Key Innovations: Patchan’s emphasis in NRC’s early days was on creating a network of local associations. When he joined the group, there were about 30, he estimates, which grew to 150 by the early 2000s. He also began using NAHB’s resources to develop statistical market data. “Qualified Remodeler had the only figures out there, but NAHB was able to probe into the numbers in different ways by using government data,” he says. “We started to show that remodeling was a significant part of this industry.”
He helped develop the Remodelors Limited Warranty & Home Owners Warranty and encouraged NAHB to expand its published resources for remodeling professionals. That led to the publication of “Marketing for Remodelers” by Linda Case in 1986. Patchan left the Remodelors Council in 2001 and is now executive administrator of the Frederick County (Md.) Builders Association. He was indicated into NAHB’s Hall of Fame in 2001.
Looking Ahead: “The business side of remodeling still needs a lot of attention,” he says. “The industry has a lot of turnover, and as new people enter, it’s difficult to get their attention and let them know about the resources that are available.” He also is concerned about the labor crunch. “Remodeling requires multitalented employees who can look at a problem and find a solution. Such skilled workers are at a premium, and remodelers have to compete for them against large construction companies. Companies’ abilities to grow will depend more and more on whether they can find labor.”
David M. Sauer:
Spreading the Word
Company: Qualified Remodeler, Chicago Years in Industry: 1975 – 1995
Early Years: After graduating from the University of Minnesota with a degree in journalism, Sauer became an advertising sales representative. By 1974, as a group publisher for building-material magazines, he began taking a closer look at the remodeling industry.
“I learned that nobody knew how many remodelers there were or what their dollar volume was — and that they generally had a bad reputation.” He secured 30,000 business names and phone numbers through the Yellow Pages, creating a “qualified” base from which to generate market research. “We were amazed to discover the volume being done by these contractors in kitchens, baths, and many areas beyond aluminum siding.”
Key Innovations: Creating his own publishing firm, Sauer produced the first issue of Qualified Remodeler in March 1975. It stressed management-oriented articles that promoted professionalism and high-quality design. “Our goal was to create contractor-to-contractor connections,” he says.
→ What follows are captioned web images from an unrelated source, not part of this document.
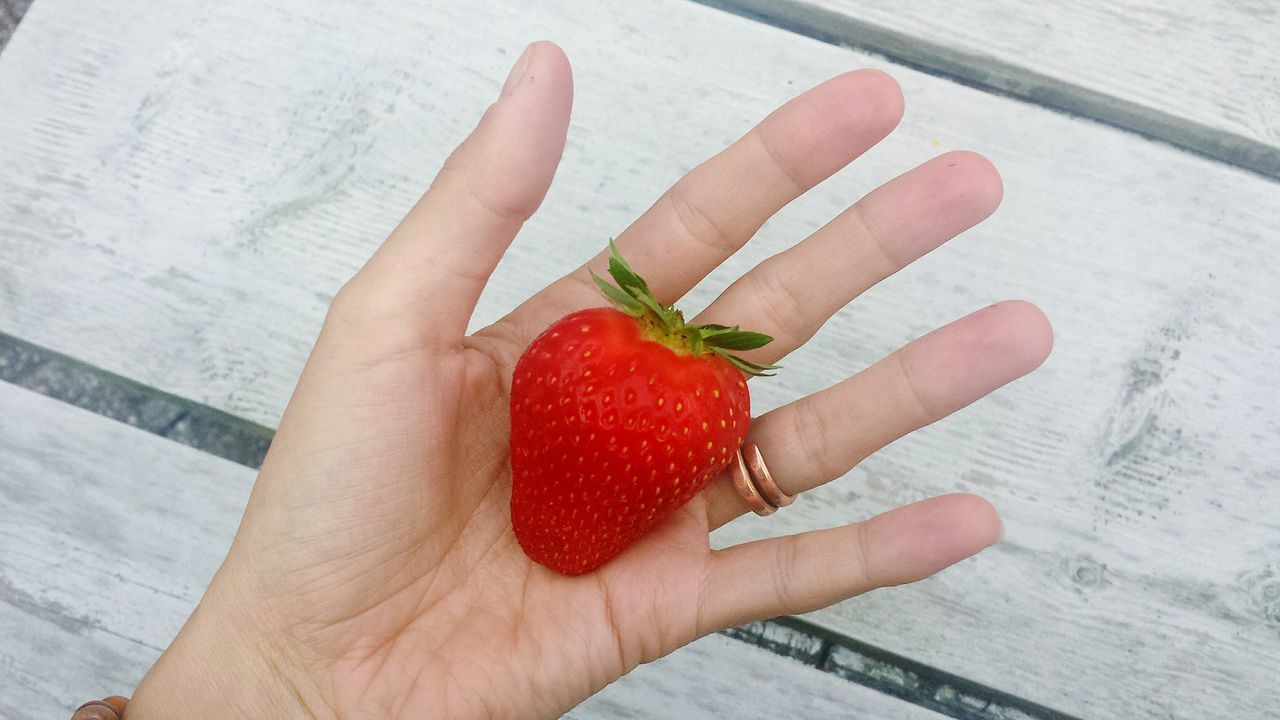 human hand, human body part, food and drink, holding, one person, food, healthy eating, human finger, fruit, real people, strawberry, red, freshness, high angle view, close-up, indoors, lifestyles, day, ready-to-eat, people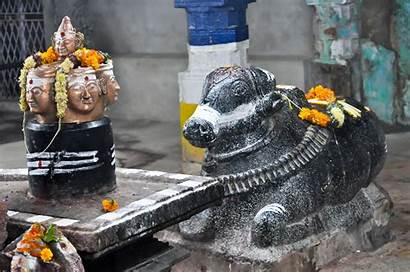 Namah Om Shivaya Shiva Nandi Hindu Symbols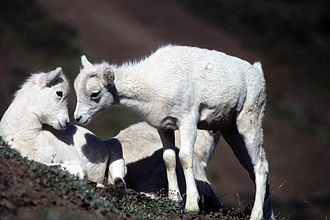 Wildlife of Alaska - Dall sheep lambs on an Alaska cliff.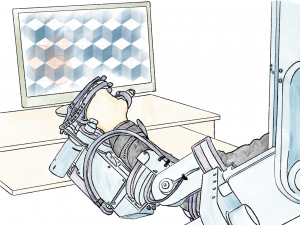 Paralysis Treatment with Robotic Devices
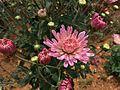 Flower110623.jpg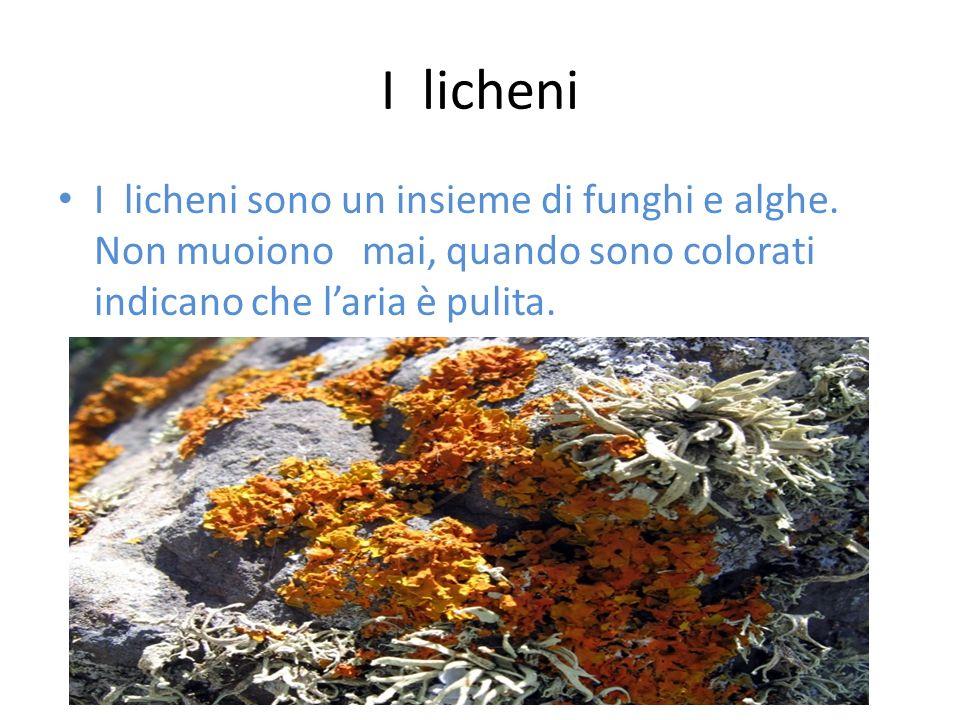 I licheni I licheni sono un insieme di funghi e alghe.
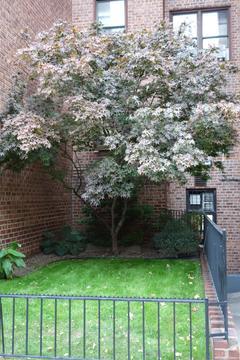 Garden outside of apartment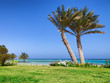 Palm beach in Marsa Alam, tropical paradise. Egypt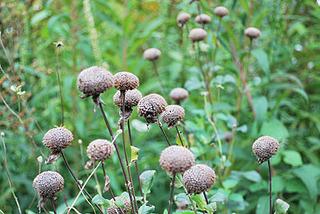 garden7036.jpg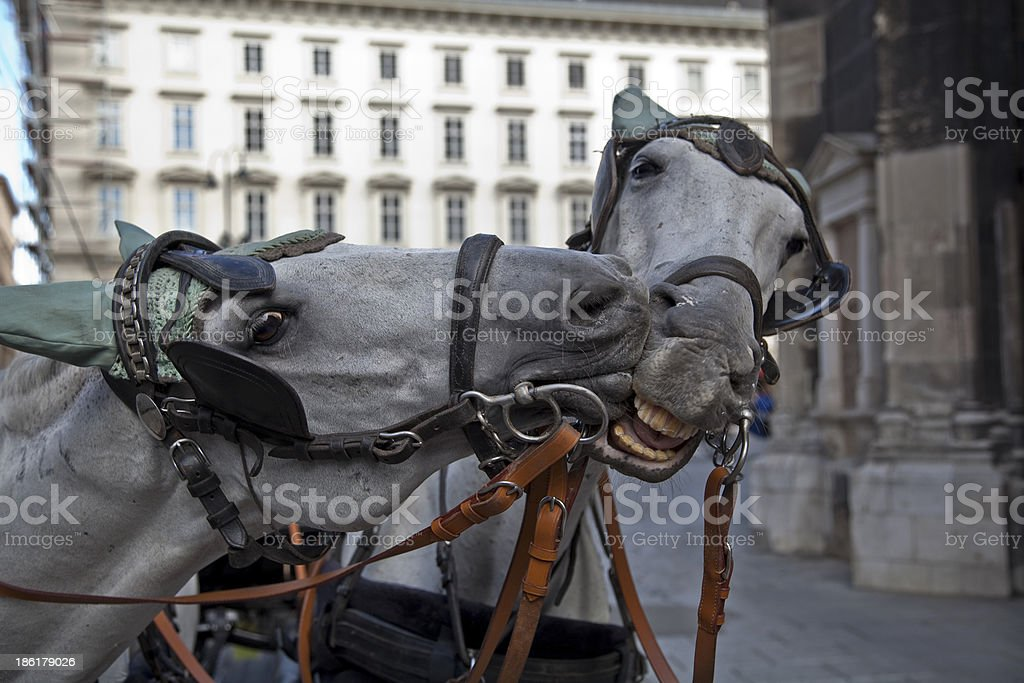 two horses  love in Vienna stock photo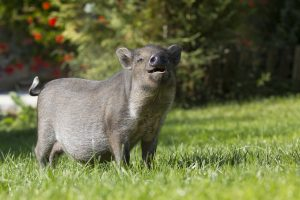 Mavaises odeurs corporelles: Tous les cochons ne sont pas des porcs!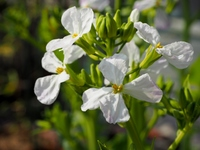 ダイコンの花・白花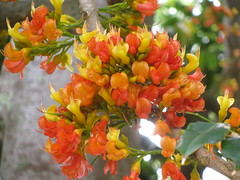 starr-120606-9533-Castanospermum_australe-flowers-Kahanu_Gardens_Hana-Maui (Starr Environmental) Tags: castanospermumaustrale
He also doggedly walked the magazine’s research to marketing executives to convince them that the industry had a strong growth record and would surpass homebuilding’s volume. “We had to convince them that remodeling was a separate entity — and a bigger one, with higher-quality products being used.”
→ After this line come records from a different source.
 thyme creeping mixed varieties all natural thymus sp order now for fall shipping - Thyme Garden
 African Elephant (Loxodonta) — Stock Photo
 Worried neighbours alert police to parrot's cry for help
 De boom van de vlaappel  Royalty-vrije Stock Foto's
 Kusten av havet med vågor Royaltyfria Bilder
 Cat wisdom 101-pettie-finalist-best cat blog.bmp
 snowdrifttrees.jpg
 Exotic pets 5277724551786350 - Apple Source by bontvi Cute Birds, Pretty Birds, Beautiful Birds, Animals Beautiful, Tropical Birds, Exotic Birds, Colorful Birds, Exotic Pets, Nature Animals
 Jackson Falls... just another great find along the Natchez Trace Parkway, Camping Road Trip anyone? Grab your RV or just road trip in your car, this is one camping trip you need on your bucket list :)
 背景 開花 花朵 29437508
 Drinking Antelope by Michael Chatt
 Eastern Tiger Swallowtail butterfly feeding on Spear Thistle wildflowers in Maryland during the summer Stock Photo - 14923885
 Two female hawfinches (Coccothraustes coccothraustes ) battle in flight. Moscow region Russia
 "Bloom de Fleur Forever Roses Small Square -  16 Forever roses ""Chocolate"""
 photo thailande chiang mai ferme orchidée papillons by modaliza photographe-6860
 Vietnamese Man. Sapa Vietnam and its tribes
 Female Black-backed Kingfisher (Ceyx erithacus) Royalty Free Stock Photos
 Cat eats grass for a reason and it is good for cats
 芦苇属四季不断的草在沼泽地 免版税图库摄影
He also recognized that the industry’s growing professionalism needed a strong, unified voice. As one of (if not the only) member of both the National Remodeling Association (NRA) and the National Home Improvement Council (NHIC), Sauer brought the two competing — and distrustful — industry groups together at his Chicago offices in 1982. After long discussions, NRA and NHIC merged to create today’s National Association of the Remodeling Industry.